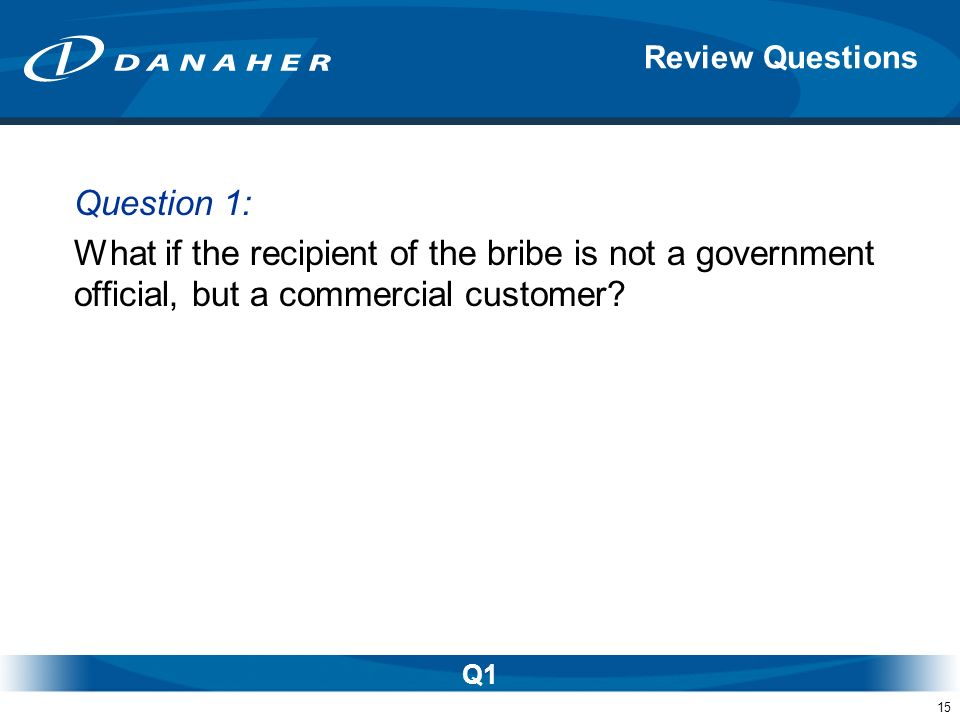 Review Questions Question 1: What if the recipient of the bribe is not a government official, but a commercial customer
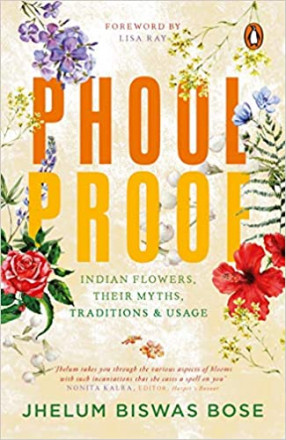 Phoolproof: Indian Flowers, their Myths, Traditions & Usage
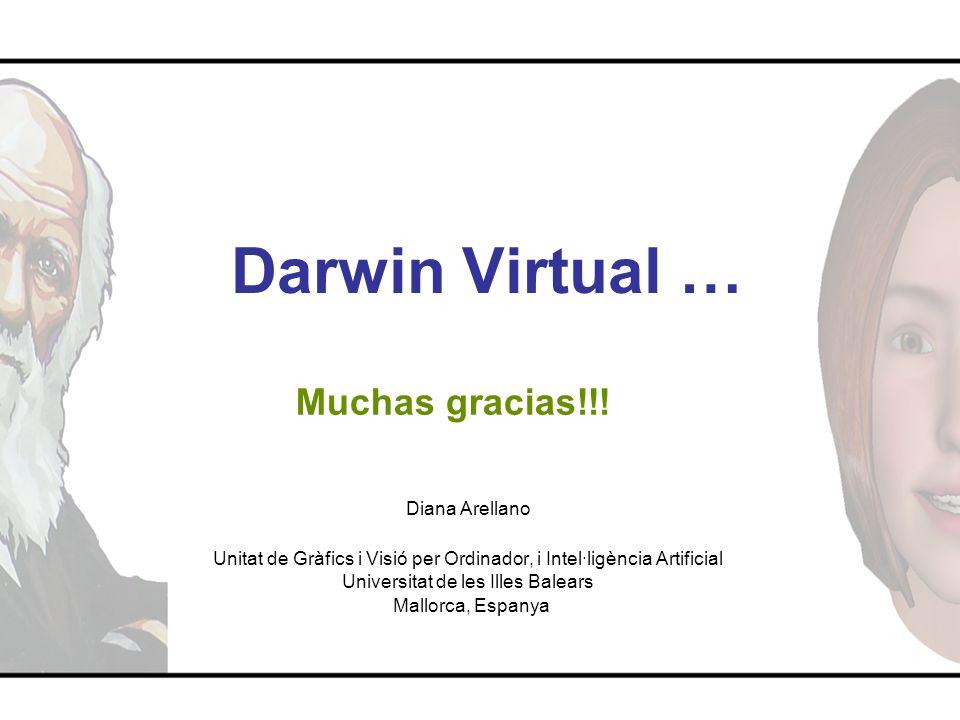 Darwin Virtual … Diana Arellano Unitat de Gràfics i Visió per Ordinador, i Intel·ligència Artificial Universitat de les Illes Balears Mallorca, Espany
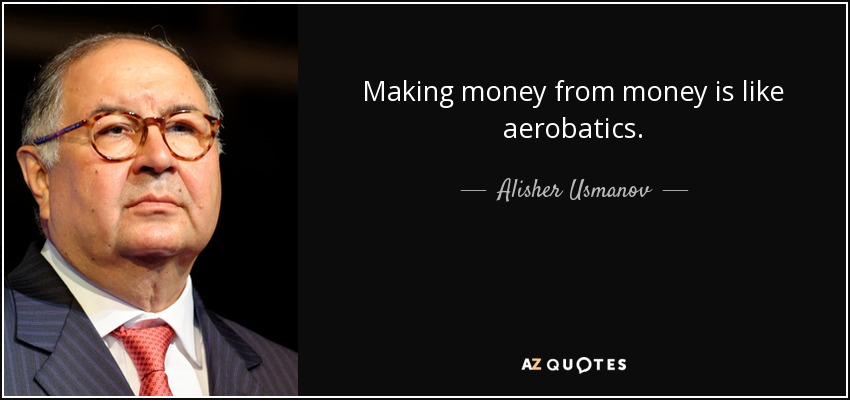 Making money from money is like aerobatics. - Alisher Usmanov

> [PROBLEM DESCRIPTION]
Give the material above again exactly as it stands, minus any images.

> [EXERCISE OUTPUT]
 Review Questions Question 1: What if the recipient of the bribe is not a government official, but a commercial customer
 Phoolproof: Indian Flowers, their Myths, Traditions & Usage
 Darwin Virtual … Diana Arellano Unitat de Gràfics i Visió per Ordinador, i Intel·ligència Artificial Universitat de les Illes Balears Mallorca, Espany
 Making money from money is like aerobatics. - Alisher Usmanov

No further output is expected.